# Rat cage - how tall?



## rhaenyra (Apr 10, 2021)

Hi,

As far as I understand Blue Cross recommend a minimum height of 50cm for rats. Would you say this is alright?

Of course there would be multiple levels, hammocks, etc.

Thanks for your advice!


----------



## Linda Weasel (Mar 5, 2014)

Rats are athletic, intelligent and busy. I would say give them as big a cage as your space will allow, rather than thinking minimum requirements.


----------



## Engel98 (Oct 7, 2018)

Rats don't just need height though so don't get to caught up with that. They need floor space too  roughly the minimum amount of space is 2sqft per rat. More is obviously better though

(Also I agree with @Linda Weasel )


----------



## rhaenyra (Apr 10, 2021)

Thanks for your advice! I'd love to get a bigger cage, but it's just not possible at the moment so I was concerned whether a pair/trio of rats could live happily in that cage (with plenty of out-of-cage time too, of course)


----------



## Engel98 (Oct 7, 2018)

rhaenyra said:


> Thanks for your advice!
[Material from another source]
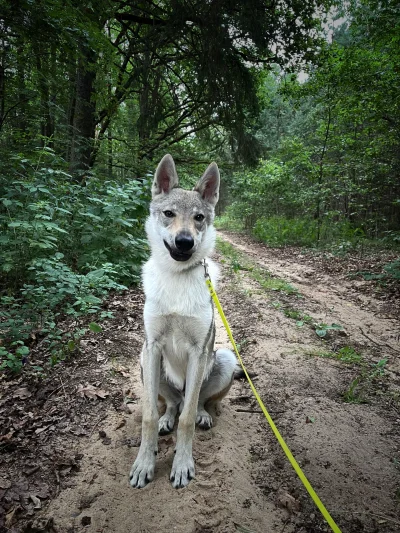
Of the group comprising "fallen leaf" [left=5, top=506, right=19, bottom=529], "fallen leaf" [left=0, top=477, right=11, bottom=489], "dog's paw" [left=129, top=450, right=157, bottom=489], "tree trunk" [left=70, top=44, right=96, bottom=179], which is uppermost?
"tree trunk" [left=70, top=44, right=96, bottom=179]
I'd love to get a bigger cage, but it's just not possible at the moment so I was concerned whether a pair/trio of rats could live happily in that cage (with plenty of out-of-cage time too, of course)
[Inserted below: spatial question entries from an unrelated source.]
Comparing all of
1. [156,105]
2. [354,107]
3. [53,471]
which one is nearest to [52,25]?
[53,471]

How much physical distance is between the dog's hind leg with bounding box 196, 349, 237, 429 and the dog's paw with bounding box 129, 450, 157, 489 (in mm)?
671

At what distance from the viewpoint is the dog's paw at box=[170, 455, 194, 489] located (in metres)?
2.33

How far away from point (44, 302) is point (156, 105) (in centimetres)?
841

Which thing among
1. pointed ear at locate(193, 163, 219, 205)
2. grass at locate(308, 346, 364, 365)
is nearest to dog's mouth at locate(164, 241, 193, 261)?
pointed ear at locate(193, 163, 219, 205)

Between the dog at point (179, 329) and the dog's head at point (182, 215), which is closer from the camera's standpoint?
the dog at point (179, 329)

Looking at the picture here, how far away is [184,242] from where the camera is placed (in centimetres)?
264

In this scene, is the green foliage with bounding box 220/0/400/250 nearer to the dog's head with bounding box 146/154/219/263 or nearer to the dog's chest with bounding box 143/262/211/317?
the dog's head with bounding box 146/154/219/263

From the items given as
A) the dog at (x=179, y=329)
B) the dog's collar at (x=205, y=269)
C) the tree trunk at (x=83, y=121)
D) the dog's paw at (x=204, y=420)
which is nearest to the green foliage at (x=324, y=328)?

Can I ask what cage you have?


----------



## rhaenyra (Apr 10, 2021)

@Engel98 I have the Savic Plaza at the moment, which is advertised as suitable for rats (but sounds like it might be a bit small). I was hoping it would be alright, but if it's completely unsuitable I'll have to upgrade - maybe to something like the Savic Zeno 3 Empire?


----------



## Engel98 (Oct 7, 2018)

rhaenyra said:


> @Engel98 I have the Savic Plaza at the moment, which is advertised as suitable for rats (but sounds like it might be a bit small). I was hoping it would be alright, but if it's completely unsuitable I'll have to upgrade - maybe to something like the Savic Zeno 3 Empire?
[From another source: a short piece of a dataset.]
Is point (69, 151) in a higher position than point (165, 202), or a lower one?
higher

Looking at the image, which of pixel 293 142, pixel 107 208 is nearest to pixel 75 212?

To start with the plaza is fine. Initially you don't want a cage too big and interesting for them. You want a smaller one thats plain and simple. It'll help you tame them as you'll be more interesting than the cage. You'll want open hides (no roof so they can hide). An example would be 1 flat hammock, a rope to climb and one other item which they can't hide in. Look on YouTube and search ISAMU RATS. She's got lots of information, everything you could need and more.


----------